Господин Кюрпип возмутился.
- Вот я вам свой орган и пришлю, - вспылил он, бросился к выходу и врезался в стоящего у дверей Орвера. Удар был такой силы, что бедняга еще долго не мог перевести дух.
- Следующий! - взвизгнула булочница.
- Одну булку, пожалуйста, - выдавил из себя Орвер, потирая живот.
- Одна булка на четыре фунта для господина Лятюиля! - выкрикнула булочница.
- Нет! Нет! - простонал Орвер, - маленькую булочку!
- Хам! - рявкнула булочница и добавила, обращаясь к мужу: - Эй, Люсьен, займись-ка сеньором, чтоб впредь неповадно было.
Волосы на голове у Орвера зашевелились. Он рванул изо всех сил - прямо в витрину. Та не поддалась.
Он добежал до двери и выскочил на улицу. Оргия в булочной продолжалась. Детей обслуживал ученик пекаря.

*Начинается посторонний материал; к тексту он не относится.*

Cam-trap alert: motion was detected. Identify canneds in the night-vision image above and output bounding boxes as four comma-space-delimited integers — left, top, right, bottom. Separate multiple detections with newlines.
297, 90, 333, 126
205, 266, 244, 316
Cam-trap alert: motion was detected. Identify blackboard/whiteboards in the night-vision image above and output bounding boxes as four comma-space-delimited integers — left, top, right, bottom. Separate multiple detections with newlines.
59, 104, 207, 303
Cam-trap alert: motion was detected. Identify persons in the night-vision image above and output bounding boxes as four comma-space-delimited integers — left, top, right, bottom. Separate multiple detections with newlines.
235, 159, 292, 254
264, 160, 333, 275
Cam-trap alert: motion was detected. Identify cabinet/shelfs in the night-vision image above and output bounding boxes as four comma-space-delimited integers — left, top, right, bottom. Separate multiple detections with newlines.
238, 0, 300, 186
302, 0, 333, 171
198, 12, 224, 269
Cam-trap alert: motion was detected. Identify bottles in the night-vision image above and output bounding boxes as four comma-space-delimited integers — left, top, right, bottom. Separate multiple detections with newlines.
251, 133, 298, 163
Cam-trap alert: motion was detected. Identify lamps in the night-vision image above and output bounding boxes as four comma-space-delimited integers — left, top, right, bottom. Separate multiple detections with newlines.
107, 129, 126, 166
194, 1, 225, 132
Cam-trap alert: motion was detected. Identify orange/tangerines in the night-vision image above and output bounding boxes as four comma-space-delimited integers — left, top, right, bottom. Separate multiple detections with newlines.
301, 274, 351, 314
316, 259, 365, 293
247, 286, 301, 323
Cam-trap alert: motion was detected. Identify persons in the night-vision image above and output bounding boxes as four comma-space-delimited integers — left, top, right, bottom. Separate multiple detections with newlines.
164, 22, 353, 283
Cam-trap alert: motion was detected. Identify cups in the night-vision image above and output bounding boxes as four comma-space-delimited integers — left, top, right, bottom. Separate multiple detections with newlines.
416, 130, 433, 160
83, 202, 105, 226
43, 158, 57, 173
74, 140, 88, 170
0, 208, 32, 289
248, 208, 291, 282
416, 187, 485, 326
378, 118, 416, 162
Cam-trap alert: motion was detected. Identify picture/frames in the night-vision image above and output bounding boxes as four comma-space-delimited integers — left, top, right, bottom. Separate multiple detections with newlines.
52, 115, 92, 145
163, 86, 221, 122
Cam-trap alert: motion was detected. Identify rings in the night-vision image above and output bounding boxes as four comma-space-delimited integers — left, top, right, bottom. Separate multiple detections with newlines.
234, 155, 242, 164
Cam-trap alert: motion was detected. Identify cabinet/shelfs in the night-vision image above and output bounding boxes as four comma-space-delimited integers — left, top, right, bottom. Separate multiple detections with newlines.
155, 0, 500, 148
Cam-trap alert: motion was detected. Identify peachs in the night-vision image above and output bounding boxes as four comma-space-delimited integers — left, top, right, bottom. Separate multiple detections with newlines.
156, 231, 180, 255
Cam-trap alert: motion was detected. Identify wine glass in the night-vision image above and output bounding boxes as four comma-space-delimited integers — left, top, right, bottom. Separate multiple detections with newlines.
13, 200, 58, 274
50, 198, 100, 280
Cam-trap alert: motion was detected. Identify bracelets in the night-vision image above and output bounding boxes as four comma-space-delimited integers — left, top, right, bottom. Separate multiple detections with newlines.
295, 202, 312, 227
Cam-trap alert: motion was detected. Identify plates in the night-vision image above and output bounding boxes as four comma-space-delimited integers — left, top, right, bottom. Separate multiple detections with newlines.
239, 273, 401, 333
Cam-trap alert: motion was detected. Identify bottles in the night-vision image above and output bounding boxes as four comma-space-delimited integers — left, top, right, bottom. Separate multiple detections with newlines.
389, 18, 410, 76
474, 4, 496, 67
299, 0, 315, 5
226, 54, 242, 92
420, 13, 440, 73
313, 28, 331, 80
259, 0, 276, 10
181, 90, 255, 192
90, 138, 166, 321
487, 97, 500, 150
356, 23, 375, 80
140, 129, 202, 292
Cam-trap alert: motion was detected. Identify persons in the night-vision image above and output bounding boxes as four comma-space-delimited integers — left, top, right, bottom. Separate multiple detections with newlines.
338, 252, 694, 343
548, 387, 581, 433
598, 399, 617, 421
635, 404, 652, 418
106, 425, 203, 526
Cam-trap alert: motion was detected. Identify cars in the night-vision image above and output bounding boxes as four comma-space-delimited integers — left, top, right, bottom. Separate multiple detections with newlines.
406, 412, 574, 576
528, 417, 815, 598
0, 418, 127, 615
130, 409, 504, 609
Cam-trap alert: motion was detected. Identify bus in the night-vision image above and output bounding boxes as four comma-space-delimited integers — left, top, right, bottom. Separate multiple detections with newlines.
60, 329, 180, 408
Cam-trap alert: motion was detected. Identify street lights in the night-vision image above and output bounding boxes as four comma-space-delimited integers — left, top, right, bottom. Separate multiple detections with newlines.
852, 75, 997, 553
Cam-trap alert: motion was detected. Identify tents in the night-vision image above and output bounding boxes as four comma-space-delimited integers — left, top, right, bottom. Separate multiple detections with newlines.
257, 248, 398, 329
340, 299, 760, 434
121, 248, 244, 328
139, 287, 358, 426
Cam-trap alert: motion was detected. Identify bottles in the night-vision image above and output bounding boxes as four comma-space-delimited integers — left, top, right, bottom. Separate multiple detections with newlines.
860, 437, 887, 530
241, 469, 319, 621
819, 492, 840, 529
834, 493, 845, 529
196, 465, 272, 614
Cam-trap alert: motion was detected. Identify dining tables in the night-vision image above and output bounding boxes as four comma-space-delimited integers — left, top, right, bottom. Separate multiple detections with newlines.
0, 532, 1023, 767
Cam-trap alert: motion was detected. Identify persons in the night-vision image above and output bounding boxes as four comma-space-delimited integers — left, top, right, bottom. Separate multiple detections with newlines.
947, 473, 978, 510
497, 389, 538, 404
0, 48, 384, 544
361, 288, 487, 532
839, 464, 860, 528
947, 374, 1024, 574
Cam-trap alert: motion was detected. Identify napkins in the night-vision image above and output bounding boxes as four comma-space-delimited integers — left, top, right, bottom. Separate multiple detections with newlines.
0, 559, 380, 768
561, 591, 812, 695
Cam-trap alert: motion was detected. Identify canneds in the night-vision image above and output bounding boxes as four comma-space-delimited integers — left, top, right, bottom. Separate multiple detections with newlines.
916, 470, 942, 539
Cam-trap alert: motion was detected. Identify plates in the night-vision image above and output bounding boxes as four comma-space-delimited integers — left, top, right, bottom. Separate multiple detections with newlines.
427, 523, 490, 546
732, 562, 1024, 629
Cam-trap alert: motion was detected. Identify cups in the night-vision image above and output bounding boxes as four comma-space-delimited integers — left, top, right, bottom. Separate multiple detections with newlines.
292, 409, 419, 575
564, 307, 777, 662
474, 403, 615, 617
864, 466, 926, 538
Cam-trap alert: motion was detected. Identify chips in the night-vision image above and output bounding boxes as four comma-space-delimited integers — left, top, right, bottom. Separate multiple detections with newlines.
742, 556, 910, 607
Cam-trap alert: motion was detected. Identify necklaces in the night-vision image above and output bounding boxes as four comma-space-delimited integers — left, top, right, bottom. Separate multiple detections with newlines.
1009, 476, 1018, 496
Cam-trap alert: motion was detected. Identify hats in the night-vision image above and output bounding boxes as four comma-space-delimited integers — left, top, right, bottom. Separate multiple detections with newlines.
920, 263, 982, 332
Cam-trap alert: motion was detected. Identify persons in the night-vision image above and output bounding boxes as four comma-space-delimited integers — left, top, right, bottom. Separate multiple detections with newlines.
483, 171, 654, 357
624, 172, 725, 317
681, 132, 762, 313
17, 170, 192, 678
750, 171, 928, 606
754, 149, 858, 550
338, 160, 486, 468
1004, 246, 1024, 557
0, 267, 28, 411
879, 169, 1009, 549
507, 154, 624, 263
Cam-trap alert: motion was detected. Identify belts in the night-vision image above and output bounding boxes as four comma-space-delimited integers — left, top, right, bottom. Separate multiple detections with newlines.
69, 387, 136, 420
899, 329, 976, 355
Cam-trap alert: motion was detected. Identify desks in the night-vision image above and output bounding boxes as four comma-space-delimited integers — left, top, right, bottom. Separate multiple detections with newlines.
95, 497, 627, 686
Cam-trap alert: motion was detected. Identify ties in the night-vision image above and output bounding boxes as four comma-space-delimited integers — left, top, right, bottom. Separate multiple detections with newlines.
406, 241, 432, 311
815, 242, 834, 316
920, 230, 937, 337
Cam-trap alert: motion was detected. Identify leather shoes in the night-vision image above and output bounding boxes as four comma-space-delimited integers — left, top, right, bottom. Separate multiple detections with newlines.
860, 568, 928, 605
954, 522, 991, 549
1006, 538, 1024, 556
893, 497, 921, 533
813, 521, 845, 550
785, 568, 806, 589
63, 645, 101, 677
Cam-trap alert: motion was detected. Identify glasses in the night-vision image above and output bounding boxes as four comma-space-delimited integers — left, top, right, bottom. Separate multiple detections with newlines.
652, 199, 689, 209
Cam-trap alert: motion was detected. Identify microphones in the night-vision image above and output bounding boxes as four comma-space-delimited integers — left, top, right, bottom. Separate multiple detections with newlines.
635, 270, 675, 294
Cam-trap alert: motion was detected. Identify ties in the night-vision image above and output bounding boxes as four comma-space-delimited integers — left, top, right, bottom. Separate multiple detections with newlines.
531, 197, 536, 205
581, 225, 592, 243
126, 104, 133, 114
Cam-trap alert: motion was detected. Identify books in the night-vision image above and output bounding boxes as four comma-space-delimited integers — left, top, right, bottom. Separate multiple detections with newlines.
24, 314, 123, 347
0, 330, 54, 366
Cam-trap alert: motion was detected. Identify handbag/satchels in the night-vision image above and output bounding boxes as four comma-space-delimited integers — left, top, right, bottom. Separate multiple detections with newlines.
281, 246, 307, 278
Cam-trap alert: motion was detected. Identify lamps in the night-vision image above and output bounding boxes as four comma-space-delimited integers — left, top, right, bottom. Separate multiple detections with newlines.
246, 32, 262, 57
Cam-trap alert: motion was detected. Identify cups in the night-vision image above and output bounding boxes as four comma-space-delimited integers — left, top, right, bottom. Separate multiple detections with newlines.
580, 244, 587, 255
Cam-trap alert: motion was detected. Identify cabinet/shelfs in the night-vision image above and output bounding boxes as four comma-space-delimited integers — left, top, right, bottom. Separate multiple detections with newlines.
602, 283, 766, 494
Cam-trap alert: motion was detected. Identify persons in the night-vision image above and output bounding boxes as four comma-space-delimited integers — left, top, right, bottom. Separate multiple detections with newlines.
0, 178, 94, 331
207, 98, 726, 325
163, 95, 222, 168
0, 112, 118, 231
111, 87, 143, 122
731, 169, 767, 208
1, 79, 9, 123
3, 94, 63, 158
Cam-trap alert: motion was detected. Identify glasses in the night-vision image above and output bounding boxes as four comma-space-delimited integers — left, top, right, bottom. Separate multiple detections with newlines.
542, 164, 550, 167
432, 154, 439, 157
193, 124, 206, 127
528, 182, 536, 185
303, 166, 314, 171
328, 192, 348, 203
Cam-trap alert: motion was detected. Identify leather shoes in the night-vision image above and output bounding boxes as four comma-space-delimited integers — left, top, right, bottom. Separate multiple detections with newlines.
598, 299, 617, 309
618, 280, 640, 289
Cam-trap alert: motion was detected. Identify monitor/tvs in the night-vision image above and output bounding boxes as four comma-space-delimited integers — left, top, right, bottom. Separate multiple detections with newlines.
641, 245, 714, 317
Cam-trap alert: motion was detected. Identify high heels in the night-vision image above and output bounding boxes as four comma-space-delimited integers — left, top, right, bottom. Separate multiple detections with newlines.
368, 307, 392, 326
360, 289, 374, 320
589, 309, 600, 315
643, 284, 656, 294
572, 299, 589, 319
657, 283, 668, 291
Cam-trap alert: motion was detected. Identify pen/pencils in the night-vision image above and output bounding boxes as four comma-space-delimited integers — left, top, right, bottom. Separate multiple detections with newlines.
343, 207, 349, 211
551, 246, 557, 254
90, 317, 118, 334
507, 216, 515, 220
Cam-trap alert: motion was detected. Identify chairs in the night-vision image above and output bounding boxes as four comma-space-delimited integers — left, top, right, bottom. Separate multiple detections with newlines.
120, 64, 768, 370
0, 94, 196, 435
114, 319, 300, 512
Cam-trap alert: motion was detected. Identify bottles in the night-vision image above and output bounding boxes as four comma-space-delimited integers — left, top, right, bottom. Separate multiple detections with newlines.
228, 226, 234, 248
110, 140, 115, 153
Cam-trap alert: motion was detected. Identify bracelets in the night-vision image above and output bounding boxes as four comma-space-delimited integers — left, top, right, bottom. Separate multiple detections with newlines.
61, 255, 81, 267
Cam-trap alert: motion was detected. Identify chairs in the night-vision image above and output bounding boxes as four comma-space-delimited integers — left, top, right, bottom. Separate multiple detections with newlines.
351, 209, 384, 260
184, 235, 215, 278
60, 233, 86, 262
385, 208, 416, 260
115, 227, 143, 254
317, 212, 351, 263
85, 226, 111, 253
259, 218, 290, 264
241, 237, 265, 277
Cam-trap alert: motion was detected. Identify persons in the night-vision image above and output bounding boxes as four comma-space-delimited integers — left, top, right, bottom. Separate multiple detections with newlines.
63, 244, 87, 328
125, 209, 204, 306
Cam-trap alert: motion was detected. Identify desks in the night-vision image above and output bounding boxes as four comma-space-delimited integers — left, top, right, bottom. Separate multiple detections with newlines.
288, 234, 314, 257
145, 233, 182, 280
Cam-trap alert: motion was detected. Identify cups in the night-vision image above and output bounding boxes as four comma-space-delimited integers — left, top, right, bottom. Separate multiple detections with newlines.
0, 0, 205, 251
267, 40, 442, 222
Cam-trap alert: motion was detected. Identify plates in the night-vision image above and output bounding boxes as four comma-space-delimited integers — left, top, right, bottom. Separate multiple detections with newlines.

- Ничего себе, - бурчал Орвер, стоя на тротуаре. - А если я предпочитаю выбирать сам? Нет, но булочница-то какова? С ее-то рожей...
Вдруг он вспомнил о кондитерской за мостом. Продавщице - семнадцать лет, губки бантиком, передничек с узорчиком... может, сейчас на ней, кроме этого передничка, ничего и нет...
Орвер быстро зашагал по направлению к кондитерской. Три раза он спотыкался и падал на спутавшиеся тела. Позы партнеров его даже не интересовали. Лишь при последнем столкновении он отметил, что их было пятеро.
- Рим, - прошептал он. - Quo Vadis! Fabiola! et cum spirito tuo!* Оргия! О!
Он потирал себе лоб; воспоминание о витрине распухло до размера голубиного яйца, причем добротно высиженного. Он все ускорял шаг - интимный дружок, натянув поводок, тащил его за собой, требуя поскорее спустить.
Он решил, что цель близка, и, ориентируясь на ощупь, пошел вдоль фасадов. По фанерному кружку с шурупом, который поддерживал одно из треснутых зеркал, он определил витрину антиквара. Через два дома - кондитерская.
Со всего ходу он налетел на неподвижное тело, обращенное к нему спиной. Он вскрикнул.
- Не толкайтесь, - произнес грубый голос, - и уберите-ка это от моей задницы подальше. А то так можно и в морду получить...
- Но... гм... да что вы, в самом деле? - смутился Орвер.
Он попытался обойти мужчину слева и опять с кем-то столкнулся.
- Ну что еще? - отозвался другой мужской голос.
- В очередь, как все.
Раздался громкий хохот.
- Что?! - оторопел Орвер.
- А то, - подтвердил третий голос, - вы, конечно же, пришли к Нелли.
- Да, - промямлил Орвер.
- В порядке очереди, - сказал мужчина. - Шестидесятым будете.
Орвер ничего не ответил. Он чувствовал себя глубоко несчастным.
Он ушел, даже не узнав, был ли на ней узорчатый передничек.
На первом же перекрестке он свернул налево. Ему навстречу шла женщина.